Tem, pois, esta representação duas partes. Uma refere-se á reforma de legislação fiscal, e outra a um ponto de direito civil.
Vou ler á camara o projecto de lei sobre a primeira parte, para, em tempo, ser submettido á sua apreciação.
(Leu.)
Direi, em poucas palavras, quaes os motivos, que me evaram ao convencimento da justiça d'esta representação e a apresentar este primeiro projecto de lei.
A lei de 30 de julho de 1860, no artigo 12.°, diz assim.
(Leu.)
Por esta simples leitura se evidenceia, que o legislador estabeleceu uma innovação forçada, deslocando a responsabilidade legal dos caixeiros para os seus patrões, e tornando estes responsaveis pela falta de pagamento das colectas d'aquelles, quando não pagas nos prasos legaes.
Ora esta innovação, sr. presidente, considero-a eu iniqua, violenta e immoral!
Sr. presidente, na sciencia e arte de legislar é essencial não perder jamais de vista a indicação dos factos e as lei da vida real.
Este criterio é o meio mais seguro para aquilatar e modificar as theorias que tanto assoberbam o espirito dos nossos legisladores modernos.
A quasi totalidade dos commerciantes tem nos seus estabelecimentos caixeiros, a quem, alem do ordenado, dão habitação, sustento e até educação. Em Lisboa e Porto, na maior parte, dão-lhes só ordenado.
Os commerciantes, luctando com o estado de insubordinação, que se tem alastrado em todas as classes sociaes contra o principio auctoritario, vêem-se obrigados, para conservarem estes empregados em suas casas, a fazerem-lhes constantemente adiantamentos, ou a suas familias, sempre exigentes e intolerantes.
D'aqui resulta, que na maior parte dos casos, não ha, no final do anno, saldo algum a favor dos caixeiros; pelo contrario, estes quasi sempre ficam devedores a seus patrões.
Mas ha mais. Não poucas vezes ha prejuizos, causados por esses empregados, sem que o commerciante tenha garantia de reembolso, nem sequer os meios faceis de tornar effectiva a responsabilidade civil ou criminal dos seus caixeiros.
N'estas circumstancias, considero uma grave iniquidade, que o commerciante fique, por sobre tudo isto, sujeito ainda a pagar as collectas da contribuição industrial dos seus caixeiros, quando não forem pagas nos prasos legaes!
Quando o caixeiro perfaz a idade de quinze annos, fica, segundo a lei, sujeito á collecta da contribuição industrial. E então que elle começa também, em regra, a vencer o seu ordenado e como estes empregados e as familias, são intolerantes n'este ponto, o commerciante tem de ceder, sendo rara a vez que ha saldo a seu favor.

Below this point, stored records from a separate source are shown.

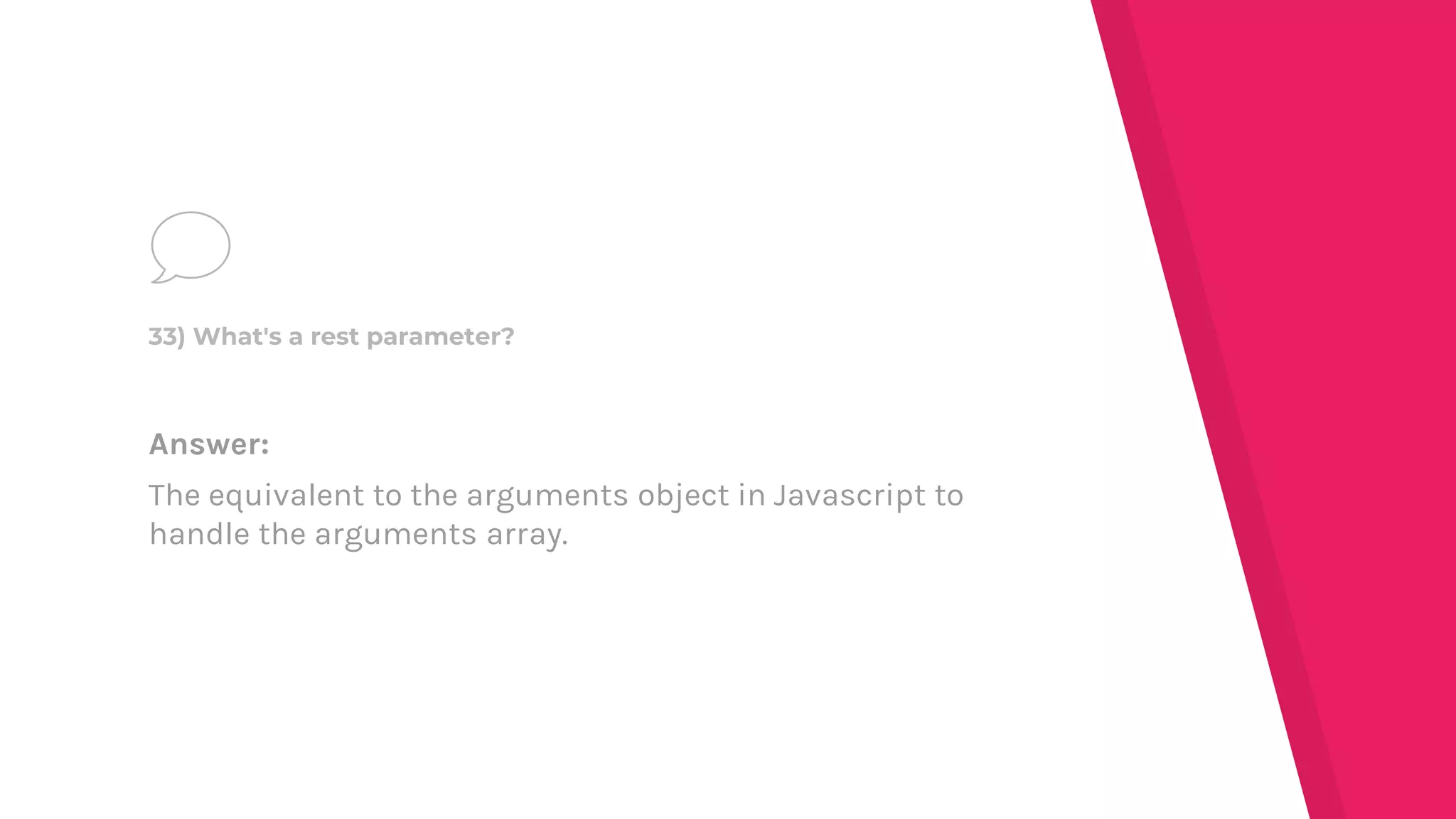 33) What's a rest parameter?

Answer:

The equivalent to the arguments object in Javascript to handle the arguments array.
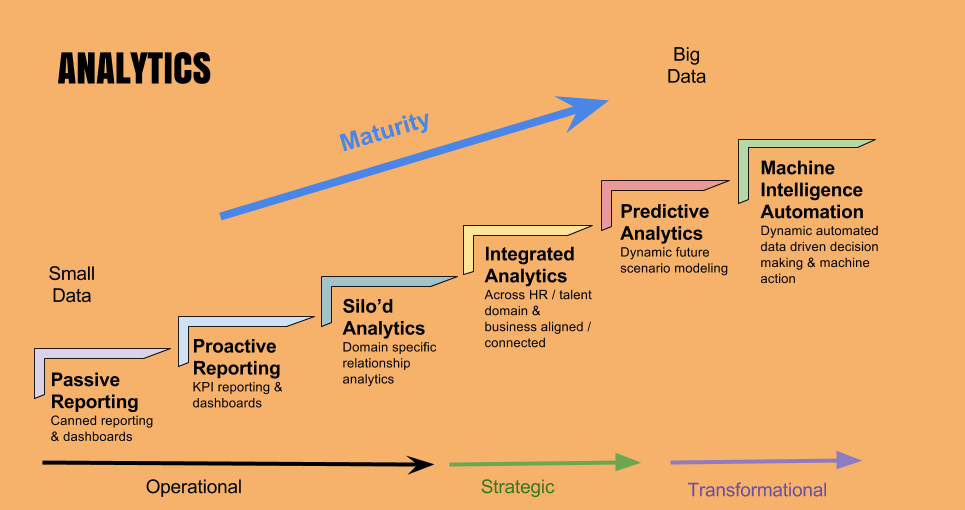 ANALYTICS

Big Data

Maturity

Small Data

Passive Reporting
Canned reporting & dashboards

Proactive Reporting
KPI reporting & dashboards

Silo'd Analytics
Domain specific relationship analytics

Integrated Analytics
Across HR / talent domain & business aligned / connected

Predictive Analytics
Dynamic future scenario modeling

Machine Intelligence Automation
Dynamic automated data driven decision making & machine action

Operational

Strategic

Transformational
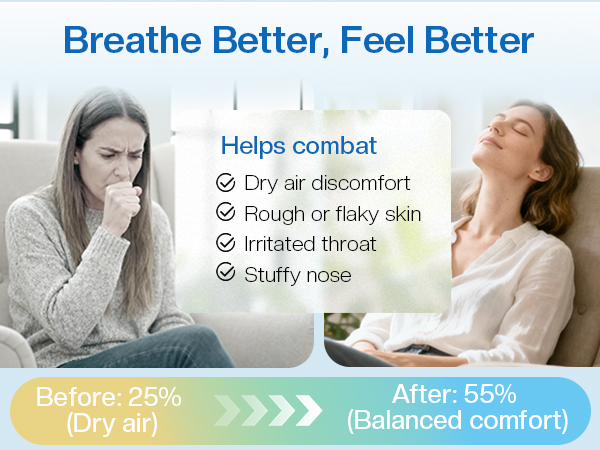 Breathe Better, Feel Better

Helps combat

Dry air discomfort

Rough or flaky skin

Irritated throat

Stuffy nose

Before: 25%
(Dry air)

After: 55%
(Balanced comfort)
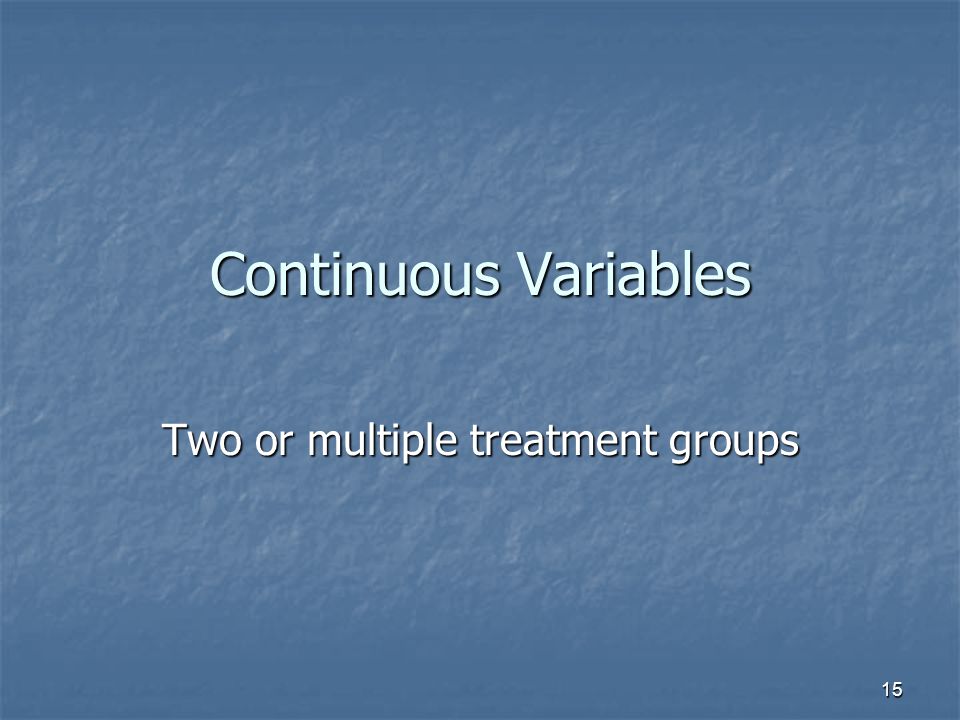 Continuous Variables

Two or multiple treatment groups

15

Por outro lado o caixeiro, acobertado com esta, disposição da lei, não paga ao estado, de proposito, receiando pouco da subrogação legal do seu patrão, porque é apenas nominal.
Parece-me que a fazenda tem outro meio de garantir os seus direitos.
A fazenda póde promover execução sobre os ordenados dos caixeiros, vencidos ou vincendos, que estiverem em poder dos seus patrões.
Suppunhamos que o caixeiro abandona o estabelecimento, sem pagar as contribuições, n'esse caso, a fazenda póde promover a penhora nos seus vencimentos em qualquer parte e estabelecimento aonde for encontrado. O commerciante, feita que seja a penhora, entra com os ordenados vencidos em deposito.
E, se apesar d'isso a fazenda não tiver meio de tornar effectivos os seus interesses, não vejo que tenha direito a exigir responsabilidades a quem as não contrahin.
A fazenda, em taes circumstancias, fica tambem sujeita, como qualquer credor, á força maior de uma insolvencia.
Por estes motivos entendo que é justa a representação, n'esta parte, e que o respectivo projecto merece ser attendido pela camara.